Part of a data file
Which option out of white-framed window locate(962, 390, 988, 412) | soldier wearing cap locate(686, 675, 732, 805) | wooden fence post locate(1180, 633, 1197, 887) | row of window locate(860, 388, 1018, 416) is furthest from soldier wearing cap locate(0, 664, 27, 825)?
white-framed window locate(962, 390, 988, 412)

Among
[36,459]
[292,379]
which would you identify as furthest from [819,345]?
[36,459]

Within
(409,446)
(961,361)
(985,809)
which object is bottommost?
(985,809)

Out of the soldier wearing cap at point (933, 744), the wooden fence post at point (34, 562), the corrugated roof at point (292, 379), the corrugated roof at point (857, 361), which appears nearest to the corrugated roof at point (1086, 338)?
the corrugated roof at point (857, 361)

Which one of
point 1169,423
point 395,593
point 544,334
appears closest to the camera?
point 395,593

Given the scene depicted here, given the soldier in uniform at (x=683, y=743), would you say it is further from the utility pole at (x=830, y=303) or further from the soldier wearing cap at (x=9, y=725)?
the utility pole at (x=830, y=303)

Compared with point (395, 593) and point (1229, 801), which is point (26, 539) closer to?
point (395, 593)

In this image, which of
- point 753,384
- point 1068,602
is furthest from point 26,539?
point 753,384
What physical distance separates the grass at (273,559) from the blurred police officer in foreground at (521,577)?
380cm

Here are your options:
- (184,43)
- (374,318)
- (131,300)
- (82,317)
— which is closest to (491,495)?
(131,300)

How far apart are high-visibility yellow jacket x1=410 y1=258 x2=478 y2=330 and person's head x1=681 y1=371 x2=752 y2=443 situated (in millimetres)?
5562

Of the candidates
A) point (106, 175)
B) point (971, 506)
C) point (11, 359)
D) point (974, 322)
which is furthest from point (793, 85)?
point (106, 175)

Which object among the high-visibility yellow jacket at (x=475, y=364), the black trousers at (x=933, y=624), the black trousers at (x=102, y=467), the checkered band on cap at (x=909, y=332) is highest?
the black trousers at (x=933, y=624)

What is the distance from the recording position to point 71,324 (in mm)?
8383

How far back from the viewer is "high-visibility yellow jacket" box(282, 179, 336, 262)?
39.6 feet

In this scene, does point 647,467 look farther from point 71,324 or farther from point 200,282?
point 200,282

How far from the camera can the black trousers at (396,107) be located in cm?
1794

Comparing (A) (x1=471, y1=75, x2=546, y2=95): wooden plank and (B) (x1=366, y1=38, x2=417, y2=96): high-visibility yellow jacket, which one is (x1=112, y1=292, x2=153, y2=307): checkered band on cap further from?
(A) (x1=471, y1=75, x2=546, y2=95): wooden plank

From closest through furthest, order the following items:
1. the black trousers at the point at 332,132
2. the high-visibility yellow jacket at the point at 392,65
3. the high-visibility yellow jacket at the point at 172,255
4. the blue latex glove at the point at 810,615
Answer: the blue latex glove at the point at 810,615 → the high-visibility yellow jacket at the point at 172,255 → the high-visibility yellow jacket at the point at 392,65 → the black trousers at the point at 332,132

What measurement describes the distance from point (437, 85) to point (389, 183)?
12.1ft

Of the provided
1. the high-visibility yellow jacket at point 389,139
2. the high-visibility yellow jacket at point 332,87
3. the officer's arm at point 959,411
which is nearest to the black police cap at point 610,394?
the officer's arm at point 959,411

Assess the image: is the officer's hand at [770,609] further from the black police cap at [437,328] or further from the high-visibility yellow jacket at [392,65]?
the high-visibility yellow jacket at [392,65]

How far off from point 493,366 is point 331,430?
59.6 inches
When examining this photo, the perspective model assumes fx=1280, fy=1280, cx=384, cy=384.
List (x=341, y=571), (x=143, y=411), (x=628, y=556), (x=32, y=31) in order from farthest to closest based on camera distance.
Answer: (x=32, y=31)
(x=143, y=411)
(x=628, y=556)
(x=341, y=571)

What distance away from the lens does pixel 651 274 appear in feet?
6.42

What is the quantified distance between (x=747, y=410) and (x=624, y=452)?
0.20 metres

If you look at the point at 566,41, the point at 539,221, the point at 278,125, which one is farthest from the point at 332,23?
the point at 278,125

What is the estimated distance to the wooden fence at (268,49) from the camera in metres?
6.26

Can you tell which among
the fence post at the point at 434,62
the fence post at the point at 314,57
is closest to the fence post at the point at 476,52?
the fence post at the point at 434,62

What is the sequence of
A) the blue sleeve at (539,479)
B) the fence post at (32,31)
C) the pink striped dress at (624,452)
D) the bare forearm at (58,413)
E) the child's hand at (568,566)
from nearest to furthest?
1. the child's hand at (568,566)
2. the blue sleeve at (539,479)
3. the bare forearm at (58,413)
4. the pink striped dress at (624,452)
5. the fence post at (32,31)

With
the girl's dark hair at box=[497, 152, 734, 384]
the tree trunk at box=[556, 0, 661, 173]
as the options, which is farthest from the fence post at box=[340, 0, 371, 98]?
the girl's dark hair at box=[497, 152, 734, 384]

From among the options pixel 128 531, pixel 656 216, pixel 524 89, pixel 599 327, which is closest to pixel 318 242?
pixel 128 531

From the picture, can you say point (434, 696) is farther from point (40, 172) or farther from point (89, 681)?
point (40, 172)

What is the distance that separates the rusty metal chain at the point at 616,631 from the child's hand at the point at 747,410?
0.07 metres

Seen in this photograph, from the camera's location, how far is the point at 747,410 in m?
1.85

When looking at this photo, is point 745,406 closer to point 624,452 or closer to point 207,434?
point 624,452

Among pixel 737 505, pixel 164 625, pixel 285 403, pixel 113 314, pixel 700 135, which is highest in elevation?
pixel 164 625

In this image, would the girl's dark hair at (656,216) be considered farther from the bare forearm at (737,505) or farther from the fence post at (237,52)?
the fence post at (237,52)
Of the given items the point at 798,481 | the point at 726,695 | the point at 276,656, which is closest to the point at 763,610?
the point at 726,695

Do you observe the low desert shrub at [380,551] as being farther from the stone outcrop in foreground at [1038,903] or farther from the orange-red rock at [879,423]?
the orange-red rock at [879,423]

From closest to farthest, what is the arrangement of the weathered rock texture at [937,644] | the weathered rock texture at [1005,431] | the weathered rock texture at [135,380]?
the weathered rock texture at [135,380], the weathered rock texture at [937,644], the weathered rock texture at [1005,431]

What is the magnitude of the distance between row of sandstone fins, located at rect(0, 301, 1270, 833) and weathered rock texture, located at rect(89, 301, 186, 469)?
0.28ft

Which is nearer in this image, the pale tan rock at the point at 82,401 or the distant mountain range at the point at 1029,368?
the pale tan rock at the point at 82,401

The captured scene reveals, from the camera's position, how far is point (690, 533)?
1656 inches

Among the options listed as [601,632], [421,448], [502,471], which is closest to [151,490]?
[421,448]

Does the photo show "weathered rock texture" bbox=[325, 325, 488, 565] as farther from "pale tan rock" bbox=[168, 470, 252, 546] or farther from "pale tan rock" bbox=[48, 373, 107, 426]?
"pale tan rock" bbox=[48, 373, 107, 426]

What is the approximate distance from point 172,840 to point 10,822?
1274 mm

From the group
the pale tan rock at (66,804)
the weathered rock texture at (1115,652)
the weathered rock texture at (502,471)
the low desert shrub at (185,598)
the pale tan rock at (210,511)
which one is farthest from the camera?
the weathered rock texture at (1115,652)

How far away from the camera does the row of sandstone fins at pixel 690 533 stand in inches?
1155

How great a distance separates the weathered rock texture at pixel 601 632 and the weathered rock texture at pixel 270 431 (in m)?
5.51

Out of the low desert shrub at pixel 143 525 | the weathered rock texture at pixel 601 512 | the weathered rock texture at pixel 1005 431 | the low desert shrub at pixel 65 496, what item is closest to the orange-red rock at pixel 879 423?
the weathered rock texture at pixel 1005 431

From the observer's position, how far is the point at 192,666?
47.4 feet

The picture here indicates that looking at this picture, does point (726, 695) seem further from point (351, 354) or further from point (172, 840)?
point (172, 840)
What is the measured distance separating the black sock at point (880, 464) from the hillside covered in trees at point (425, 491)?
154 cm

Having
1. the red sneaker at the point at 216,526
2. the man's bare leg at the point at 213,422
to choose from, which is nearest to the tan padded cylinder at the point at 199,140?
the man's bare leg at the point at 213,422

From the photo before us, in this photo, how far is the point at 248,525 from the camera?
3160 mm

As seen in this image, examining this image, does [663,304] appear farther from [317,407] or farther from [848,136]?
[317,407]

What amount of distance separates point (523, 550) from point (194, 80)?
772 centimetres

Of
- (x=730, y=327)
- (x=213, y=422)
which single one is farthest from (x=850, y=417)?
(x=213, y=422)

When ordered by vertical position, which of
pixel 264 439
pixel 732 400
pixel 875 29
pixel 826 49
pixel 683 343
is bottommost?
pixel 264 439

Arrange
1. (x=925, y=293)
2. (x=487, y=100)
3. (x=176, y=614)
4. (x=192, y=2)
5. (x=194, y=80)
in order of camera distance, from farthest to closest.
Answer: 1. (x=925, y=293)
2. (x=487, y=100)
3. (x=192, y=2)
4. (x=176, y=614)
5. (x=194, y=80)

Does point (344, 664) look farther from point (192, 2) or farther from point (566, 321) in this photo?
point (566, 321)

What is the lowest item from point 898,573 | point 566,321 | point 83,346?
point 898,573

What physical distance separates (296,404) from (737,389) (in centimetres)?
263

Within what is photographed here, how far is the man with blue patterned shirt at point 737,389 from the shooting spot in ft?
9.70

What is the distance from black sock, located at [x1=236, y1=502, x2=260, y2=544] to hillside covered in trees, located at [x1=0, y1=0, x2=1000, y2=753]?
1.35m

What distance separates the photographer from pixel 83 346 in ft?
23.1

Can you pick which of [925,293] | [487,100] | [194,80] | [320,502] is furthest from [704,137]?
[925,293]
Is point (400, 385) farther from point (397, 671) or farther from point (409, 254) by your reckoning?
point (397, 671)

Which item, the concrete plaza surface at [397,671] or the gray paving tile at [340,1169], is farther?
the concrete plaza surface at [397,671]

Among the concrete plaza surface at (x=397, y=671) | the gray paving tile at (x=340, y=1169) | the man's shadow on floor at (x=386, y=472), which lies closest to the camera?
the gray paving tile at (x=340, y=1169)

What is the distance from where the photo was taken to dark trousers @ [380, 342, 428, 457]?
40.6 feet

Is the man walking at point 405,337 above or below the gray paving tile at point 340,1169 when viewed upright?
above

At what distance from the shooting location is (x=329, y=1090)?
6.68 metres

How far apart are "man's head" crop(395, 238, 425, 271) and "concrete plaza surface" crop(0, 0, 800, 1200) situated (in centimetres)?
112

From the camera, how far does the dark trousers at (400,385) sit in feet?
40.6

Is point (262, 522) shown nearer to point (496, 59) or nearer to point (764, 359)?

» **WRITTEN TASK**
Locate "Within what is" in the data above. Then repeat, exactly, its line and each line after it through the last, adding nothing.

» **SOLVED EXERCISE**
Within what is photographed here, how far is the man with blue patterned shirt at point 737,389 from the shooting spot in ft?
9.70

What is the distance from black sock, located at [x1=236, y1=502, x2=260, y2=544] to hillside covered in trees, located at [x1=0, y1=0, x2=1000, y2=753]?
1.35m

What distance separates the photographer from pixel 83 346 in ft?
23.1

Can you pick which of [925,293] | [487,100] | [194,80] | [320,502] is furthest from [704,137]?
[925,293]
Is point (400, 385) farther from point (397, 671) or farther from point (409, 254) by your reckoning?
point (397, 671)

Which item, the concrete plaza surface at [397,671] or the gray paving tile at [340,1169], is farther?
the concrete plaza surface at [397,671]

Among the concrete plaza surface at (x=397, y=671) | the gray paving tile at (x=340, y=1169) | the man's shadow on floor at (x=386, y=472), which lies closest to the camera?
the gray paving tile at (x=340, y=1169)

What is the distance from where the photo was taken to dark trousers @ [380, 342, 428, 457]?
40.6 feet

Is the man walking at point 405,337 above or below the gray paving tile at point 340,1169 when viewed upright?
above

At what distance from the shooting location is (x=329, y=1090)?
6.68 metres

How far apart are "man's head" crop(395, 238, 425, 271) and "concrete plaza surface" crop(0, 0, 800, 1200) situated (in centimetres)?
112

From the camera, how far does the dark trousers at (400,385) sit in feet?
40.6

Is point (262, 522) shown nearer to point (496, 59) or nearer to point (764, 359)?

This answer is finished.